We are rapidly working our way through the last few weeks of our Liturgical Year and soon the season of Advent will be upon us (as well as a new Liturgical year). Reflecting this sense of endings and beginnings, our Sunday readings for this weekend and also for the next, focus on the end of time and our hope in the resurrection. The readings are an invitation to think about the words we say each Sunday at the end of the Creed: “… and I look for the resurrection of the dead and the life of the world to come.” 

Our First Reading comes from the Second Book of Maccabees (2 Macc. 7: 1-2, 9-14). This book of the Old Testament is very much an historical book, narrating the trials and tribulations of the Jews under the harsh regime of a foreign power in the second century B.C. Our passage today recounts the cruel and harsh treatment of those who remained faithful to the Jewish Law and Covenant. We must certainly marvel at their constancy and bravery, just as we can do when we read the accounts of the many Christian martyrs. However, we are given this excerpt for a further purpose. The fidelity of the seven brothers also reflects their belief in the life to come: faithfulness to God now will be translated into a new life and resurrection once they die. As Christians, we can remember the words of a 20th century theologian in his book on “The Theology of Death.” He wrote quite simply: “Our future begins now.” 

Continuing this theme, many Christian writers have interpreted our psalm (Psalm 17) as a prayer about new life and resurrection and of how we prepare for this here and now.

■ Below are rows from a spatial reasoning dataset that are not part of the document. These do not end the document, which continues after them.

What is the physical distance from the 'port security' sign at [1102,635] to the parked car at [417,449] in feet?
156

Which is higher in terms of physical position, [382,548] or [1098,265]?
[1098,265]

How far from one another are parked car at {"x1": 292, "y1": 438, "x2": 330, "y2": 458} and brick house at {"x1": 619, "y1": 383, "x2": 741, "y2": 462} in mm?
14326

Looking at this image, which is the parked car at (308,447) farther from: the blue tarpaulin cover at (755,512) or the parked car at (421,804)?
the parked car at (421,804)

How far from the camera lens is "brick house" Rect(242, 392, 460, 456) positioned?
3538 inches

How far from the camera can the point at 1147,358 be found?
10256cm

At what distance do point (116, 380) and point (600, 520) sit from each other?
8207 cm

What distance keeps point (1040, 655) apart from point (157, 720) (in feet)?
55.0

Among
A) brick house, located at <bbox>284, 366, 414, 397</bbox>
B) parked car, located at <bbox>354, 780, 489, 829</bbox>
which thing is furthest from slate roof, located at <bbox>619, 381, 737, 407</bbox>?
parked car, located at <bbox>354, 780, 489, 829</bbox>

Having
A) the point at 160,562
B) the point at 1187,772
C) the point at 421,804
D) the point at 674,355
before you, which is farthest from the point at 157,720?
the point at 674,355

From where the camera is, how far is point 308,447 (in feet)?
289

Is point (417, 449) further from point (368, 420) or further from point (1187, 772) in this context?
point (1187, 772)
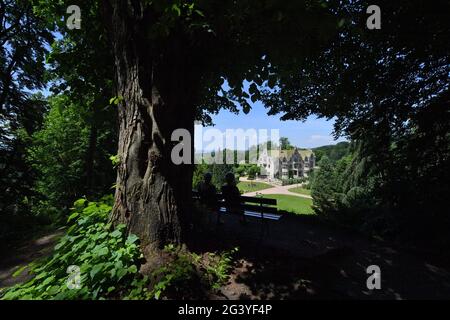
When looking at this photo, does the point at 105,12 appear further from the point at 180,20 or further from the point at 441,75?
the point at 441,75

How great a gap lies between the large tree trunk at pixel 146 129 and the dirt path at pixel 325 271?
124 cm

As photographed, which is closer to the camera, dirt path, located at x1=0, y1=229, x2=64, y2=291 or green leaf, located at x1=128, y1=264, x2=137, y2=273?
green leaf, located at x1=128, y1=264, x2=137, y2=273

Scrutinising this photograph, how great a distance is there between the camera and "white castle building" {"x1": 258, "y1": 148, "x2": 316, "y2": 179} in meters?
87.4

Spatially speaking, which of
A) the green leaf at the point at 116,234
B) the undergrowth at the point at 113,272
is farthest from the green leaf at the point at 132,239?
the green leaf at the point at 116,234

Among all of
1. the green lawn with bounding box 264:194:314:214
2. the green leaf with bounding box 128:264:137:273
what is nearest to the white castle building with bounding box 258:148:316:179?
the green lawn with bounding box 264:194:314:214

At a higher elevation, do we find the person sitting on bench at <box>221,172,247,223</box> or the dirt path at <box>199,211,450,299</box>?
the person sitting on bench at <box>221,172,247,223</box>

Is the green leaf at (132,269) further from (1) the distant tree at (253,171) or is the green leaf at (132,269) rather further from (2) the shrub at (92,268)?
(1) the distant tree at (253,171)

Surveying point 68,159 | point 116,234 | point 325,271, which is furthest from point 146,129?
point 68,159

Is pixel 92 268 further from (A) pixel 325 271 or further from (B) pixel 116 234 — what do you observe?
(A) pixel 325 271

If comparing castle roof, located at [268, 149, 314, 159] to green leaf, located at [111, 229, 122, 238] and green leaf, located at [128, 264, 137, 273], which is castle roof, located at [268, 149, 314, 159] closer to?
green leaf, located at [111, 229, 122, 238]

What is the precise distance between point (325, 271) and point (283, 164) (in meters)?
86.8

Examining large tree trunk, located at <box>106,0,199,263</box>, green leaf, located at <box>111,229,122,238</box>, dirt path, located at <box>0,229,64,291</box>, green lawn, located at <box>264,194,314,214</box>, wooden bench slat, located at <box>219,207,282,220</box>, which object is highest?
large tree trunk, located at <box>106,0,199,263</box>

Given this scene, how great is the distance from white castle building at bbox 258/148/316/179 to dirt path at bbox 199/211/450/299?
79.7 m

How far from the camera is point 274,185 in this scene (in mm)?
80250
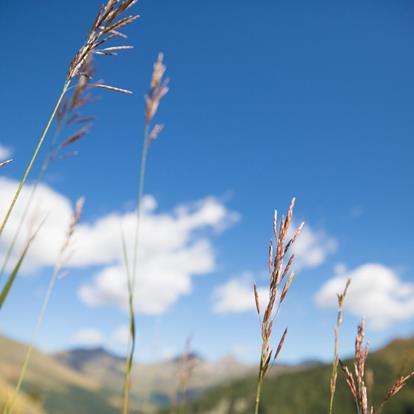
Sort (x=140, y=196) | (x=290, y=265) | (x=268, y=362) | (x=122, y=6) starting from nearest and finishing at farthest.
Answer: (x=268, y=362) < (x=290, y=265) < (x=122, y=6) < (x=140, y=196)

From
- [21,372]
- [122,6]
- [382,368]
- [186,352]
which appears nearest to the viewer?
[122,6]

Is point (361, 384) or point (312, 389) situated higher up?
point (312, 389)

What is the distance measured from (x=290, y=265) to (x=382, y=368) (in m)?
145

The psalm sings of how the Lord will be faithful and close to us now, especially in our trials and tribulations. We must walk along the right path, so as to be ready for the coming of the Lord. Then the psalm perhaps speaks of the future as it goes on to say “in justice I shall behold your face; on waking I shall be content in your presence.” 

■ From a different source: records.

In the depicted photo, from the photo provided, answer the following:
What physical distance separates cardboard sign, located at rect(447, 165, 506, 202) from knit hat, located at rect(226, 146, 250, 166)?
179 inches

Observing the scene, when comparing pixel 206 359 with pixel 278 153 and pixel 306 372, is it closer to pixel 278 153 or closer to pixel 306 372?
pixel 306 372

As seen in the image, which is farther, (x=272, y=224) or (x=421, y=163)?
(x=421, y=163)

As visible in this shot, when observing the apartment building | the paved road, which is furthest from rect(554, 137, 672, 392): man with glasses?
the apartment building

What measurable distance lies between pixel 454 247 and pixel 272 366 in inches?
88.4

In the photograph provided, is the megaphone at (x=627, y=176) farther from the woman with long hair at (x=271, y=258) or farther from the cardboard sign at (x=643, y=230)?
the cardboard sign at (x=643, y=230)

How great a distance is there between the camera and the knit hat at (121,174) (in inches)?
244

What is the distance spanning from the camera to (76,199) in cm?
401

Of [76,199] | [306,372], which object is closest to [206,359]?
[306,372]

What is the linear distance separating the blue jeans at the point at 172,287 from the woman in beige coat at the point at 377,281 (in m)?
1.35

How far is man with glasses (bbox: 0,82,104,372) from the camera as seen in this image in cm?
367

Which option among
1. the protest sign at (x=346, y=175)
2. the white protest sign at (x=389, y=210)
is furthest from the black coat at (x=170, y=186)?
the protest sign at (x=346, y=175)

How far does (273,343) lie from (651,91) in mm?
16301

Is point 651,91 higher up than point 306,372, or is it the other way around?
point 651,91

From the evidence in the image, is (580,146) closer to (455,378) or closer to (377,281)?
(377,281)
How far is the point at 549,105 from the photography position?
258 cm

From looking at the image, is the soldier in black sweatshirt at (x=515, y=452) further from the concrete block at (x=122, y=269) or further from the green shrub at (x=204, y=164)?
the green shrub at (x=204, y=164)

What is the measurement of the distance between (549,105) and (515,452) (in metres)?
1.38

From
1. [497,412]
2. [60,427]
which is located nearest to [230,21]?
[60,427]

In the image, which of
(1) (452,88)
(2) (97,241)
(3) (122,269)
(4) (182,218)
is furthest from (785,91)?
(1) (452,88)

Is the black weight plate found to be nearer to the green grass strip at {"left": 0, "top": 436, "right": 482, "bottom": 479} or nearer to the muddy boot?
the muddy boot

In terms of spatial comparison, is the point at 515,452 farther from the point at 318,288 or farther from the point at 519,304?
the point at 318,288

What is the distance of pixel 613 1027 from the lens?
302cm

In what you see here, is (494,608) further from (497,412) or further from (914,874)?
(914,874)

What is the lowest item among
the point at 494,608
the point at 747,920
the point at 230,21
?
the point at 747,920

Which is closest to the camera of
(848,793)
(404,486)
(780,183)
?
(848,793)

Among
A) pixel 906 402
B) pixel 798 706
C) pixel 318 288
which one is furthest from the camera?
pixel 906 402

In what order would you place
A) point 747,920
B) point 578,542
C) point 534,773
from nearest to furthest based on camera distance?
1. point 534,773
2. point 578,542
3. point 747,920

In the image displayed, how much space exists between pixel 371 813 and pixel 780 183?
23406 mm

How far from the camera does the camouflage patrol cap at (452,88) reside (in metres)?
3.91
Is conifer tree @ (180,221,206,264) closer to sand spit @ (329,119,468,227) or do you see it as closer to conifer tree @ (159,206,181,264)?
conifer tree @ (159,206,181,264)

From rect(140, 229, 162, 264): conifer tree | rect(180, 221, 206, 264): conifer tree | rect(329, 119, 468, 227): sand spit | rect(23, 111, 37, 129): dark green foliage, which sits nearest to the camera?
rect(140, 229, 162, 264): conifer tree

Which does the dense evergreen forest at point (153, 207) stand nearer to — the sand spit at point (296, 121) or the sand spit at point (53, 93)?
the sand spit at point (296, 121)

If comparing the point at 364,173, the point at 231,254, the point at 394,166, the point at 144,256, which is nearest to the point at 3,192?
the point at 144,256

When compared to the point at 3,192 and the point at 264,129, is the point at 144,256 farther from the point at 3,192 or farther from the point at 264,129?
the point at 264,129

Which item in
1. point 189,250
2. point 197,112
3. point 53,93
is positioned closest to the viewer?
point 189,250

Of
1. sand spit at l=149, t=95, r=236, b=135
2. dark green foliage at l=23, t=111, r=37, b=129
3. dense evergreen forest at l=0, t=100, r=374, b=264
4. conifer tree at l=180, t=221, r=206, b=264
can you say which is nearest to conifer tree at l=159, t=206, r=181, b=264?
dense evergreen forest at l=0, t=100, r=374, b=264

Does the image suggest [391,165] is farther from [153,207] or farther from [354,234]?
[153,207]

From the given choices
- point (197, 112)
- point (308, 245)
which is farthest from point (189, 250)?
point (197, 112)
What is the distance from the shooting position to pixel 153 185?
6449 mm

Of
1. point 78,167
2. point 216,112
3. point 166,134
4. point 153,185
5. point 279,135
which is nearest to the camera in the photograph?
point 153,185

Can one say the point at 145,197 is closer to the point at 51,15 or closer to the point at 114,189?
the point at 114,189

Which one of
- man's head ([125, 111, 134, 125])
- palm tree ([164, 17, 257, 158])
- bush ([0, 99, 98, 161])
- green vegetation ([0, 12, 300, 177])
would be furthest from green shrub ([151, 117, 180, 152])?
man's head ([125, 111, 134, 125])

As we noted last week, the Second Letter of St. Paul to the Thessalonians was written to encourage the new Church in that city at a time of persecution and great difficulty. St. Paul exhorts and encourages those early Christians to be ready for the coming of the Lord. How should this be done? It is by continuing to do all the usual daily things, but doing them with a faith-filled focus, rather than just giving up or sitting around waiting for the Lord. 

Our Gospel (Luke 20: 27-38) provides us with a clear teaching from Jesus about the resurrection. We know that the two groups mentioned, the Pharisees and the Sadducees, had very different views about what happens when our life’s journey comes to its end. The Pharisees believed in some form of resurrection, whereas the Sadducees saw this belief as some new and false addition to the Jewish faith. The Sadducees try to make the belief look foolish by their unlikely and contrived example of the seven brothers.  

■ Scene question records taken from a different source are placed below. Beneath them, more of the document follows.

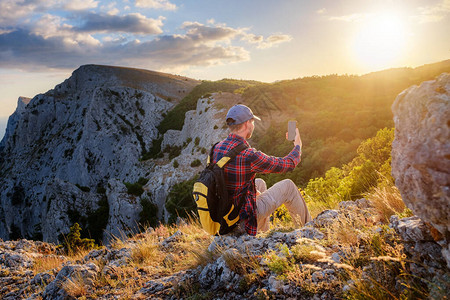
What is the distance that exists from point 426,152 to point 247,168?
239cm

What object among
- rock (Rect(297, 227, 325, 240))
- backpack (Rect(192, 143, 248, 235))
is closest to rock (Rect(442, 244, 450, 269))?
rock (Rect(297, 227, 325, 240))

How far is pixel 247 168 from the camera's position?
4004 millimetres

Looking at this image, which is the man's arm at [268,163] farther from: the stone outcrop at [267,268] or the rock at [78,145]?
the rock at [78,145]

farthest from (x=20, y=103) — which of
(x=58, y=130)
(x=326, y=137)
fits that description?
(x=326, y=137)

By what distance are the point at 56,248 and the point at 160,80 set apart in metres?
58.0

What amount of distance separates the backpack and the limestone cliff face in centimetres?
1762

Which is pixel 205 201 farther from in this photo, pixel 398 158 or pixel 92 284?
pixel 92 284

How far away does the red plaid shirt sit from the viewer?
3.96 meters

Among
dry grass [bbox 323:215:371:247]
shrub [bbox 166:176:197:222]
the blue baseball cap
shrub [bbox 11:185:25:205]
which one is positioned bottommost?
shrub [bbox 11:185:25:205]

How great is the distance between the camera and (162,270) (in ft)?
15.6

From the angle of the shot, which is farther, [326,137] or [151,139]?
[151,139]

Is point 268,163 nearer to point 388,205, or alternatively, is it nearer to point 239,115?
point 239,115

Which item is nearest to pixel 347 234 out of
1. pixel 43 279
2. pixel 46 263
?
pixel 43 279

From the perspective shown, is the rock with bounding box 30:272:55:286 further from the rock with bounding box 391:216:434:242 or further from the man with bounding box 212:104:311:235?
the rock with bounding box 391:216:434:242
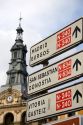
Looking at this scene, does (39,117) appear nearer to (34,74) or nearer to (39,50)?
(34,74)

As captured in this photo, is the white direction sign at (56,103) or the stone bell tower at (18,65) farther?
the stone bell tower at (18,65)

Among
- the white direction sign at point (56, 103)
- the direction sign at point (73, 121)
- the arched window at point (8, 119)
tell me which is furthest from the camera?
the arched window at point (8, 119)

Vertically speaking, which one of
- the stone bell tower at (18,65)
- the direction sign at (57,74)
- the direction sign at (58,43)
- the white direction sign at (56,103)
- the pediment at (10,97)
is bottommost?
the white direction sign at (56,103)

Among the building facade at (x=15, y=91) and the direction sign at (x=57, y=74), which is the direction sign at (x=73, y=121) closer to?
the direction sign at (x=57, y=74)

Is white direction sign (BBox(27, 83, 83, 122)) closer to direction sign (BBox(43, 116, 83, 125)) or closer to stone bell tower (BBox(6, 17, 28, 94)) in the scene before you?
direction sign (BBox(43, 116, 83, 125))

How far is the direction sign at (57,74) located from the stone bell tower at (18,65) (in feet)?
209

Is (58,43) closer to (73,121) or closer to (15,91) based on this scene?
(73,121)

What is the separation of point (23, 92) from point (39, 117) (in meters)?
60.6

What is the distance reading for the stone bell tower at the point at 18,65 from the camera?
3209 inches

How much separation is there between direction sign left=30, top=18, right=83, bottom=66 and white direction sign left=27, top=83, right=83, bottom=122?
5.72 feet

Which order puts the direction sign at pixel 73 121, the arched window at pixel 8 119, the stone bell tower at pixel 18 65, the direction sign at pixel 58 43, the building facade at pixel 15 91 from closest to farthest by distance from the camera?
the direction sign at pixel 73 121 < the direction sign at pixel 58 43 < the building facade at pixel 15 91 < the arched window at pixel 8 119 < the stone bell tower at pixel 18 65

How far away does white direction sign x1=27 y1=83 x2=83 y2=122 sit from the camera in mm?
13430

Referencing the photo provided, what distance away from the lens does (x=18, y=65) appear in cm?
8400

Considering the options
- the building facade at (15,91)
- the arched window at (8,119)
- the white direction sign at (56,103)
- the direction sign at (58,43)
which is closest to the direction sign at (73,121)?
the white direction sign at (56,103)
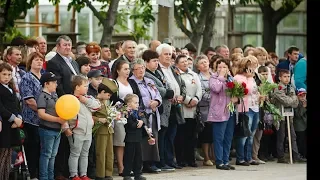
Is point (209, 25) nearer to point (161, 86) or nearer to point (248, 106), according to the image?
point (248, 106)

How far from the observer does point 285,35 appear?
39094 millimetres

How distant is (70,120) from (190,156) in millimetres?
3814

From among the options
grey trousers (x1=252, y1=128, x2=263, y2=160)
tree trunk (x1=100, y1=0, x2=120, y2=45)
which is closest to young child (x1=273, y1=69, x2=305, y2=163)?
grey trousers (x1=252, y1=128, x2=263, y2=160)

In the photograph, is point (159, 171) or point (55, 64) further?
point (159, 171)

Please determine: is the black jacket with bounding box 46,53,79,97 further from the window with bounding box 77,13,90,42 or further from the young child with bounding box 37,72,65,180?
the window with bounding box 77,13,90,42

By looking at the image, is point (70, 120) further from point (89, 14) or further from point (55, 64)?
point (89, 14)

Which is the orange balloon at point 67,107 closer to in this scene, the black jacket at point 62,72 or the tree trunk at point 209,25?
the black jacket at point 62,72

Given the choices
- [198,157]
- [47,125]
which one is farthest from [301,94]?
[47,125]

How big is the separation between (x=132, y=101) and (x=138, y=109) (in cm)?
43

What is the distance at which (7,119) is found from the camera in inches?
471

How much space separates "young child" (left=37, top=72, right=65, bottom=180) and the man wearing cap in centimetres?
84

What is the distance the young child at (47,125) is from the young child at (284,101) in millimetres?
5926

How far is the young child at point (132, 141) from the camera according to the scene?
13.3 meters

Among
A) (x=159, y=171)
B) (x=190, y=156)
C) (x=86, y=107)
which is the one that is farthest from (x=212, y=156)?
(x=86, y=107)
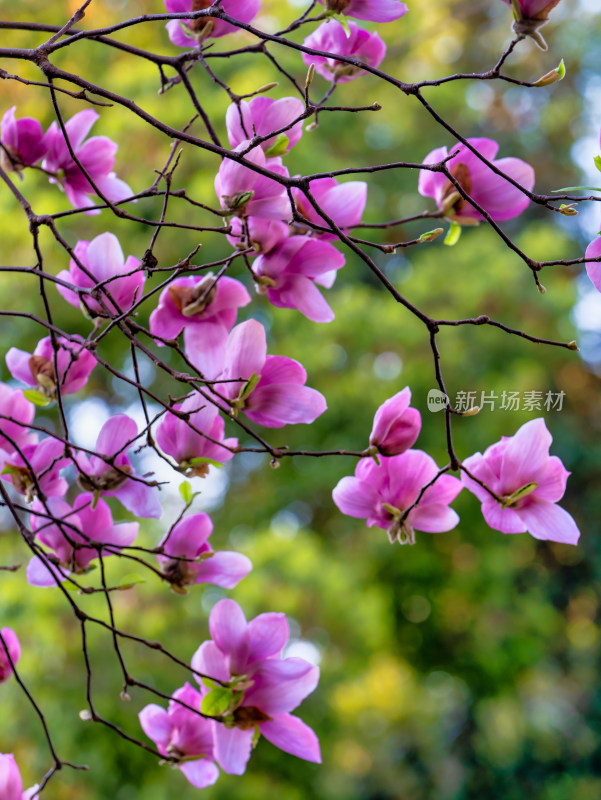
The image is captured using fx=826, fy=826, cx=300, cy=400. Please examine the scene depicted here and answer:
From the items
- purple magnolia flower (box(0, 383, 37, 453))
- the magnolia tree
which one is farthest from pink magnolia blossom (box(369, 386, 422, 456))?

Jesus replies by teaching us at least two things about the resurrection. The first is that it is a fact. He speaks of the “… coming age and to the resurrection of the dead.” The second is how we shall be in this resurrection. This is something that fascinates and intrigues us. Indeed, there have been many books on what heaven is like and a number of accounts of people who believe that they have had an experience of heaven. It is also worth noting that an important part of St. John Paul II’s Theology of the Body is also based on this passage of Scripture as he discusses our human nature and our human destiny. Our Lord then makes a wonderful and encouraging statement that God is “God not of the dead but of the living, for to Him all are alive.” 

Our readings (and the whole month of November) therefore invite us to renew our faith in the resurrection and the life to come. This is not something we may think about very often, but it is at the heart of our faith and our Christian life. After all, we prepare here and now for the life to come. We have that saying “I would not be caught dead doing that, or being there.” The question is what would we be caught alive doing? How are we preparing for the life to come?